------ AUSGEWÄHLTER AUSZUG
Anmerkung zu: BGH, Urteil vom 25.02.2016, Az.: 7 ZR 210/13

Der AG verlangt Vorschuss für die Beseitigung von Mängeln an Fliesenarbeiten in den Bädern von zwei Studentenwohnheimen. Nach Abnahme sind teilweise die Fugen ausgebrochen und es kam zu Feuchtigkeitsschäden. Der AN verteidigt sich damit, dass die Schäden auf unsachgemäße Reinigung der Fugen mit einem säurehaltigen Reinigungsmittel zurückzuführen sind. Landgericht und Oberlandesgericht verurteilen den AN. Es könne offenbleiben, so die Vorinstanzen, ob für den mangelhaften Zustand eine unzureichende Herstellung, falsches Fugenmaterial oder nachträgliche Beschädigungen durch unsachgemäße Reinigung verantwortlich seien. Die Verwendung eines ungeeigneten Reinigungsmittels gehe zu Lasten des AN. Er hätte aufgrund seines größeren Fachwissens den AG darauf hinweisen müssen, dass die Reinigung nur mit neutralen oder alkalischen Reinigungsmitteln möglich sei.
------------
AUFGABEN:
A. Drucken Sie aus der Urteilsanmerkung den Abschnitt von „Der AG verlangt“ bis einschließlich „Reinigungsmitteln möglich sei.“ wortgetreu ab.
B. Beantworten Sie anhand der Urteilsanmerkung diese Fragen:
(i) Wofür verlangt der AG Vorschuss?
(ii) Womit sollen die Fugen nach Darstellung des AN gereinigt worden sein?
(iii) Mit welchen Reinigungsmitteln ist die Reinigung nach Ansicht der Vorinstanzen nur möglich?
C. Setzen Sie die Urteilsanmerkung nach ihrem letzten Satz fort.
------ ARBEITSMATERIAL
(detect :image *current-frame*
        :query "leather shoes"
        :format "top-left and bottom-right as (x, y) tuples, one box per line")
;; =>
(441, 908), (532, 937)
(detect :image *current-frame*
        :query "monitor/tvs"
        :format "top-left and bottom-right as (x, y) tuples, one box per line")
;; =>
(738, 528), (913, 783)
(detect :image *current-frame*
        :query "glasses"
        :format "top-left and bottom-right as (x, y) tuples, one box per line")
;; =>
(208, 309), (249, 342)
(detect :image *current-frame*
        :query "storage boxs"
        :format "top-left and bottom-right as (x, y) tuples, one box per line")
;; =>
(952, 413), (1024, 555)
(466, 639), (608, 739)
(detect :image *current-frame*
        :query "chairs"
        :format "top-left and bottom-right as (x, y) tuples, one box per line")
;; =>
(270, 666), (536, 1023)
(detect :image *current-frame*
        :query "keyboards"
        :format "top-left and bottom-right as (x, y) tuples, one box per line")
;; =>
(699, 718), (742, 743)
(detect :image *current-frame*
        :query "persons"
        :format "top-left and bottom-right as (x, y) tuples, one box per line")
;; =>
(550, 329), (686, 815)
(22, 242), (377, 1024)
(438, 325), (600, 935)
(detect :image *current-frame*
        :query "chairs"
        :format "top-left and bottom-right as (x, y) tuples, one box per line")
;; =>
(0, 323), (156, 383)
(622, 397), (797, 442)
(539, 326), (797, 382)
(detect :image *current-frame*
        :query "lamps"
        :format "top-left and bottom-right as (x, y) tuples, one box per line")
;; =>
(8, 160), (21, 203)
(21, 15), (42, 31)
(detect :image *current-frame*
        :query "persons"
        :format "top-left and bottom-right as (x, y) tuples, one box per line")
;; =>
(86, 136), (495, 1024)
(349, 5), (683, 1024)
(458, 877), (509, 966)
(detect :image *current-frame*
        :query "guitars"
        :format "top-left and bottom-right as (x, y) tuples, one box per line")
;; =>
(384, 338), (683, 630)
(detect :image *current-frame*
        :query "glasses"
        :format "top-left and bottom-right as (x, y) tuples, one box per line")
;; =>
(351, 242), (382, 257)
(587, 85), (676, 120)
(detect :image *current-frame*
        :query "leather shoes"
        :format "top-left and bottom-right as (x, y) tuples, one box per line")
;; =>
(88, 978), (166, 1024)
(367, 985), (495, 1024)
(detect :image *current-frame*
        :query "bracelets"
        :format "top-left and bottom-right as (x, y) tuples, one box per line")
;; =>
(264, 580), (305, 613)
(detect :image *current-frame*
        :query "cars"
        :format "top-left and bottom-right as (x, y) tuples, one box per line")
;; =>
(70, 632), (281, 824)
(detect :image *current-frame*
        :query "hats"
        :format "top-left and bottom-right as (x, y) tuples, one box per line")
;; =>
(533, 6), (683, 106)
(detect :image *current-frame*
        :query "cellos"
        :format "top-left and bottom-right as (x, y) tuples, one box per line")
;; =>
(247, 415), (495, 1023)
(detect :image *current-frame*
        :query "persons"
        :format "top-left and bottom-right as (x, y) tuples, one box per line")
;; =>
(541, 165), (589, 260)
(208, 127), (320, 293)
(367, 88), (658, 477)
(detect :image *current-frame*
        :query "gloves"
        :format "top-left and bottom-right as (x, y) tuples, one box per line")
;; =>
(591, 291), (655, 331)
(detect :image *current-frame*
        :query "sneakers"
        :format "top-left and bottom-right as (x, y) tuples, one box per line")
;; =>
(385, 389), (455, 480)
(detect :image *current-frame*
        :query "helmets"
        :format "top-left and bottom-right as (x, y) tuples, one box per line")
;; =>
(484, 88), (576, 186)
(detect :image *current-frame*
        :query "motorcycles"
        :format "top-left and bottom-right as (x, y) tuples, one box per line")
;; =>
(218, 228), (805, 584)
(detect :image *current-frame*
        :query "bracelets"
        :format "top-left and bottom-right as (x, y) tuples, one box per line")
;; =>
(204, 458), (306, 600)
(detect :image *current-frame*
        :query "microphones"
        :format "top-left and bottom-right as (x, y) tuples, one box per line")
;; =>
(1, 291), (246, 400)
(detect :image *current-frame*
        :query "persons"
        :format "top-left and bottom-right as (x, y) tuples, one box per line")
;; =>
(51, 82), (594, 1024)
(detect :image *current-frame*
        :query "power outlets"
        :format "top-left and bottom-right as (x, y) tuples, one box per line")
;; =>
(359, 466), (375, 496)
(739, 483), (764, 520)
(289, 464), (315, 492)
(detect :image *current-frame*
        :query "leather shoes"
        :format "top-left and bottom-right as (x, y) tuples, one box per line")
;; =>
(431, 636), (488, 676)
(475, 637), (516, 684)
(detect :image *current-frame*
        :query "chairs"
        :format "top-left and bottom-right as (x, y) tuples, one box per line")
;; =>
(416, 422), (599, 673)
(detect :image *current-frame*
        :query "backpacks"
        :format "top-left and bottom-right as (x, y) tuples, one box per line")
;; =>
------------
LÖSUNGEN:
A.
Der AG verlangt Vorschuss für die Beseitigung von Mängeln an Fliesenarbeiten in den Bädern von zwei Studentenwohnheimen. Nach Abnahme sind teilweise die Fugen ausgebrochen und es kam zu Feuchtigkeitsschäden. Der AN verteidigt sich damit, dass die Schäden auf unsachgemäße Reinigung der Fugen mit einem säurehaltigen Reinigungsmittel zurückzuführen sind. Landgericht und Oberlandesgericht verurteilen den AN. Es könne offenbleiben, so die Vorinstanzen, ob für den mangelhaften Zustand eine unzureichende Herstellung, falsches Fugenmaterial oder nachträgliche Beschädigungen durch unsachgemäße Reinigung verantwortlich seien. Die Verwendung eines ungeeigneten Reinigungsmittels gehe zu Lasten des AN. Er hätte aufgrund seines größeren Fachwissens den AG darauf hinweisen müssen, dass die Reinigung nur mit neutralen oder alkalischen Reinigungsmitteln möglich sei.

B.
(i) Für die Beseitigung von Mängeln an Fliesenarbeiten in den Bädern von zwei Studentenwohnheimen.
(ii) Mit einem säurehaltigen Reinigungsmittel.
(iii) Nur mit neutralen oder alkalischen Reinigungsmitteln.

C.
Der BGH hebt die Entscheidung auf. Er stellt klar dass dann, wenn die Fugen zum Zeitpunkt der Abnahme fachgerecht hergestellt waren, kein Mangel vorliegt. Der jetzige Zustand sei erst nach Abnahme eingetreten. Für die Beurteilung, ob die Leistung mangelhaft ist, kommt es jedoch auf den Zeitpunkt der Abnahme an. Mit einem erst nach Abnahme eingetretenen Zustand allein kann die Mangelhaftigkeit des Werkes nicht begründet werden. Die Mangelhaftigkeit ergibt sich auch nicht aus der Verletzung einer Hinweispflicht. Mängelansprüche knüpfen allein an die objektive Mangelhaftigkeit des Werkes zum Zeitpunkt der Abnahme an. Ein AN kann sich durch einen Bedenkenhinweis von seiner Verantwortlichkeit befreien, wenn die Ursache des Mangels nicht aus seinem Verantwortungsbereich stammt (z. B. fehlerhafte Planung), die Verletzung der Hinweispflicht begründet aber keinen Mangel.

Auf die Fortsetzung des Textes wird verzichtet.